Het krijtstreepcolbert van Danny* (20) komt vermoedelijk niet uit zijn eigen garderobe. Het reikt tot aan zijn knieën, terwijl zijn brede schouders er juist nauwelijks in passen. Hij wordt verdacht van medeplichtigheid bij twee woninginbraken, waarbij onder andere vuurwapens werden buitgemaakt, en van het voorhanden hebben van 660 gram hennep. Volgens het OM lijkt het erop dat hij als een soort taxi fungeerde voor vrienden en bekenden met een niet al te frisse levenswandel. Danny zelf ontkent dat. Hij wist van niets, zegt hij.
“Laat op de avond krijgt u een sms’je waarin alleen een postcode wordt vermeld,” begint de rechter. “Van mijn buurjongen,” zegt Danny.
“Hij vroeg of ik hem ergens wou ophalen.” “Maar dat stond er niet,” weet de rechter. “In het bericht stond alleen een postcode.”

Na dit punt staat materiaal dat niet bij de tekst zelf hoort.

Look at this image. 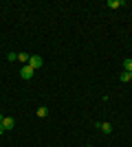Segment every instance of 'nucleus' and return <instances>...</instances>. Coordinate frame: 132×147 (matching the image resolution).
I'll list each match as a JSON object with an SVG mask.
<instances>
[{"label":"nucleus","instance_id":"f257e3e1","mask_svg":"<svg viewBox=\"0 0 132 147\" xmlns=\"http://www.w3.org/2000/svg\"><path fill=\"white\" fill-rule=\"evenodd\" d=\"M42 64H44V59L40 55H31V59H29V66L33 68V70H38V68H42Z\"/></svg>","mask_w":132,"mask_h":147},{"label":"nucleus","instance_id":"f03ea898","mask_svg":"<svg viewBox=\"0 0 132 147\" xmlns=\"http://www.w3.org/2000/svg\"><path fill=\"white\" fill-rule=\"evenodd\" d=\"M33 73H35V70H33V68L29 66V64H26V66H22V70H20V77L29 81V79H31V77H33Z\"/></svg>","mask_w":132,"mask_h":147},{"label":"nucleus","instance_id":"7ed1b4c3","mask_svg":"<svg viewBox=\"0 0 132 147\" xmlns=\"http://www.w3.org/2000/svg\"><path fill=\"white\" fill-rule=\"evenodd\" d=\"M97 129H101V134H110V132H112V125H110V123H97Z\"/></svg>","mask_w":132,"mask_h":147},{"label":"nucleus","instance_id":"20e7f679","mask_svg":"<svg viewBox=\"0 0 132 147\" xmlns=\"http://www.w3.org/2000/svg\"><path fill=\"white\" fill-rule=\"evenodd\" d=\"M13 125H16V121H13L11 117H5V119H2V127H5V129H13Z\"/></svg>","mask_w":132,"mask_h":147},{"label":"nucleus","instance_id":"39448f33","mask_svg":"<svg viewBox=\"0 0 132 147\" xmlns=\"http://www.w3.org/2000/svg\"><path fill=\"white\" fill-rule=\"evenodd\" d=\"M123 7V0H108V9H119Z\"/></svg>","mask_w":132,"mask_h":147},{"label":"nucleus","instance_id":"423d86ee","mask_svg":"<svg viewBox=\"0 0 132 147\" xmlns=\"http://www.w3.org/2000/svg\"><path fill=\"white\" fill-rule=\"evenodd\" d=\"M29 59H31V55H29V53H18V61H22V64H29Z\"/></svg>","mask_w":132,"mask_h":147},{"label":"nucleus","instance_id":"0eeeda50","mask_svg":"<svg viewBox=\"0 0 132 147\" xmlns=\"http://www.w3.org/2000/svg\"><path fill=\"white\" fill-rule=\"evenodd\" d=\"M35 114H38L40 119H44V117H46V114H49V110H46V108H44V105H40L38 110H35Z\"/></svg>","mask_w":132,"mask_h":147},{"label":"nucleus","instance_id":"6e6552de","mask_svg":"<svg viewBox=\"0 0 132 147\" xmlns=\"http://www.w3.org/2000/svg\"><path fill=\"white\" fill-rule=\"evenodd\" d=\"M119 79L123 81V84H126V81H130V73H128V70H121V73H119Z\"/></svg>","mask_w":132,"mask_h":147},{"label":"nucleus","instance_id":"1a4fd4ad","mask_svg":"<svg viewBox=\"0 0 132 147\" xmlns=\"http://www.w3.org/2000/svg\"><path fill=\"white\" fill-rule=\"evenodd\" d=\"M123 70L132 73V59H126V61H123Z\"/></svg>","mask_w":132,"mask_h":147},{"label":"nucleus","instance_id":"9d476101","mask_svg":"<svg viewBox=\"0 0 132 147\" xmlns=\"http://www.w3.org/2000/svg\"><path fill=\"white\" fill-rule=\"evenodd\" d=\"M7 59H9V61H18V53H9Z\"/></svg>","mask_w":132,"mask_h":147},{"label":"nucleus","instance_id":"9b49d317","mask_svg":"<svg viewBox=\"0 0 132 147\" xmlns=\"http://www.w3.org/2000/svg\"><path fill=\"white\" fill-rule=\"evenodd\" d=\"M5 132H7V129H5V127H2V123H0V136L5 134Z\"/></svg>","mask_w":132,"mask_h":147},{"label":"nucleus","instance_id":"f8f14e48","mask_svg":"<svg viewBox=\"0 0 132 147\" xmlns=\"http://www.w3.org/2000/svg\"><path fill=\"white\" fill-rule=\"evenodd\" d=\"M130 81H132V73H130Z\"/></svg>","mask_w":132,"mask_h":147},{"label":"nucleus","instance_id":"ddd939ff","mask_svg":"<svg viewBox=\"0 0 132 147\" xmlns=\"http://www.w3.org/2000/svg\"><path fill=\"white\" fill-rule=\"evenodd\" d=\"M86 147H93V145H86Z\"/></svg>","mask_w":132,"mask_h":147}]
</instances>
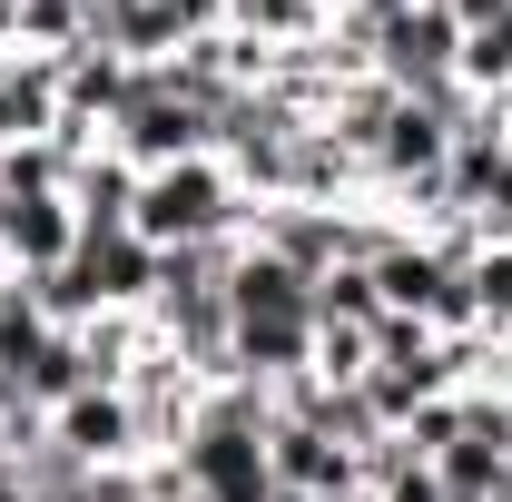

“Dat zou kunnen,” zegt Danny.
“En toch sprong u direct in de auto.”
“Ik denk het,” zegt Danny.
Wanneer hij bij het adres arriveert, ziet Danny in het licht van zijn koplampen zijn buurjongen voor het huis staan met aan zijn voeten een verzameling spullen en tassen. Vragen stelt hij niet.
‘Meent u nou werkelijk dat u geen idee had waar uw buurjongen mee bezig was?’ vraagt de rechter ongelovig
Ook niet wanneer ze even later bijna thuis zijn en de buurjongen vraagt of hij de spullen zolang bij Danny in de schuur mag opslaan.
“Dat is toch gek?” zegt de rechter. Danny haalt zijn schouders op.
“Hoe goed kende u uw buurjongen eigenlijk?” vraagt de rechter.
“Niet heel goed. Ik hoorde weleens wat dingetjes over hem in het dorp.”
“Criminele dingetjes?”
“Daar laat ik mij niet over uit,” zegt Danny.
Twee dagen nadat hij zijn buurjongen heeft opgehaald en de spullen in zijn schuur heeft verborgen, klopt zijn buurjongen weer bij hem aan. Of hij nóg wat spullen in de schuur kwijt kan.
Dit keer gaat het onder andere om een loodzware kluis met daarin, zo blijkt later, twee vuurwapens en honderden euro’s aan cash. Alsof de hint nog niet duidelijk genoeg is, vraagt de buurjongen ook nog of hij een slijptol kan lenen.
“Meent u nou werkelijk dat u geen idee had waar uw buurjongen mee bezig was?” vraagt de rechter ongelovig.
“Ik bemoei me niet met andermans zaken,” zegt Danny.
Een week later wordt hij door de politie staande gehouden. In de kofferbak van zijn auto vinden agenten een rugzak met daarin 660 gram wiet. Niet van hem, beweert Danny. Hij heeft de rugzak nog geen tien minuten eerder meegekregen van een vriend met het verzoek de tas naar een andere vriend te brengen, maar van de inhoud heeft hij geen idee, zegt hij.
“En u vraagt dan niet aan zo’n vriend wat erin die tas zit en waarom hij hem zelf niet brengt?” vraagt de rechter.
“Dat zijn mijn zaken niet,” zegt Danny.
“Nu wel,” merkt de rechter op.
“Ja, nu wel, ja,” erkent Danny.
In het geval van de wiet gunt de rechter hem het voordeel van de twijfel, maar voor zijn medeplichtigheid bij de woninginbraken is meer dan genoeg bewijs. Een taakstraf van vijftig uur moet ervoor zorgen dat hij voortaan iets minder goedgelovig is.
*Alle namen in deze rubriek zijn om privacy-redenen gefingeerd.